- **Excerpt to read**
Dáil debates

Tuesday, 20 November 2012

Ceisteanna - Questions (Resumed)

Northern Ireland Issues

4:40 pm

Photo of Gerry AdamsGerry Adams (Louth, Sinn Fein) | Oireachtas source

I welcome that the Taoiseach has met those families - the victims of the Kingsmill massacre and also other families from the south Fermanagh area. I have also met many bereaved families. I come from a family that was bereaved twice during the course of the conflict. Many of those killed were my friends and neighbours. This is not a mere debating point in this Chamber - this is a real life experience. As one of those who has survived the conflict and survived a number of attempts to kill me, I believe it is really important that we continue to engage with bereaved families and other victims. We need to resist what the Fianna Fáil leader did very sneakily a moment ago when he said that Sinn Féin needs to account more honestly. Let us be careful about how we bandy about words on these issues.

- **To be done**
- 1) Can you return the part of the Dáil debate on Northern Ireland from "Northern Ireland Issues" to "on these issues.", copied word for word?
- 2) How would you say this sentence from the Dáil debate on Northern Ireland in Spanish: "I have also met many bereaved families."
- 3) Could you continue the Dáil debate on Northern Ireland from the point where it stops?

- **Dataset extract**
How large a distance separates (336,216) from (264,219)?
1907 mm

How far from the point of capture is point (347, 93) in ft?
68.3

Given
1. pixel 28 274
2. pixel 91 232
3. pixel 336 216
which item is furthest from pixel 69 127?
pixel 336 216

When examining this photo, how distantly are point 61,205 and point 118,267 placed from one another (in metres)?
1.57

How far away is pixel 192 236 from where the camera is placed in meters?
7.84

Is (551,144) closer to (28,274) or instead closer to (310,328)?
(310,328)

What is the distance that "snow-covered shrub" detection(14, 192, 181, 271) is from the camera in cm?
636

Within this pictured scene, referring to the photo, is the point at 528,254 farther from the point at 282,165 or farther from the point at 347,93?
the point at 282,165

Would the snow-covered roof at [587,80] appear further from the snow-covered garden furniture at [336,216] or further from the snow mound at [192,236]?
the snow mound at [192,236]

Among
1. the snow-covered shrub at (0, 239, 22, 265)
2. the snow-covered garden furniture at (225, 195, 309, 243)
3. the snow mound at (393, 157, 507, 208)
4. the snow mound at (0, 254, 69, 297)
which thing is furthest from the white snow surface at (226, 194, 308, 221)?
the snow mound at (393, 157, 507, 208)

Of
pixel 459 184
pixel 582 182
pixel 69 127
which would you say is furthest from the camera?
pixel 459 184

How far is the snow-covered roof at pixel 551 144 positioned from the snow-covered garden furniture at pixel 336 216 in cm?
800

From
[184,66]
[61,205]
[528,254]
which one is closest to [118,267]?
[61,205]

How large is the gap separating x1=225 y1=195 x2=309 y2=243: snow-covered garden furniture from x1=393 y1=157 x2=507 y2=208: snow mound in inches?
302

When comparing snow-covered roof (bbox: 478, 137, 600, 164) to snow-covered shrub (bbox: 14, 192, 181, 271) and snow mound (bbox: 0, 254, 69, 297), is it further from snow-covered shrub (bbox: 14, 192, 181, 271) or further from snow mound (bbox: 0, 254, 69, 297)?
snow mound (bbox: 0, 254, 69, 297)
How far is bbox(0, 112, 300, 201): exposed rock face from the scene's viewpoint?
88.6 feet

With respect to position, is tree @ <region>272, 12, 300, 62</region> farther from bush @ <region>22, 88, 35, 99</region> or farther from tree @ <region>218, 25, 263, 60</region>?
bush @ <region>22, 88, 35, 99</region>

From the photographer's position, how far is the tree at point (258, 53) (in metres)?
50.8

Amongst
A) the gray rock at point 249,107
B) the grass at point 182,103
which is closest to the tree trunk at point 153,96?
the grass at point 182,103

- **Results for the exercise**
- 1)
Northern Ireland Issues

4:40 pm

Photo of Gerry AdamsGerry Adams (Louth, Sinn Fein) | Oireachtas source

I welcome that the Taoiseach has met those families - the victims of the Kingsmill massacre and also other families from the south Fermanagh area. I have also met many bereaved families. I come from a family that was bereaved twice during the course of the conflict. Many of those killed were my friends and neighbours. This is not a mere debating point in this Chamber - this is a real life experience. As one of those who has survived the conflict and survived a number of attempts to kill me, I believe it is really important that we continue to engage with bereaved families and other victims. We need to resist what the Fianna Fáil leader did very sneakily a moment ago when he said that Sinn Féin needs to account more honestly. Let us be careful about how we bandy about words on these issues.

- 2) Yo también me he reunido con muchas familias en duelo.

- 3)
What happened at Kingsmill was certainly wrong and the relatives of those who were killed are entitled to the truth. The Taoiseach said something on which we need to follow through, which is that there can be no hierarchy of victimhood. Every family regardless of the perpetrator of their bereavement or injury needs to be assisted, which will not be easy. There was never a truth and reconciliation process in this State. There was never a peace and reconciliation process into the events of the Tan War or the dreadful Civil War. I still meet families who anguish and agonise over the fact that loved ones were tied to landmines and taken out on lonely roads. This phase of the dreadful horror of war is not new - that is war and the nature of war. I thank God every day that we now have a peace process and that it is working. I have never distanced myself from the men and women volunteers of the IRA and do not do so today because it would be wrong. Of course things were done that I regret very much. However, governments were also guilty of that behaviour including successive Irish Governments.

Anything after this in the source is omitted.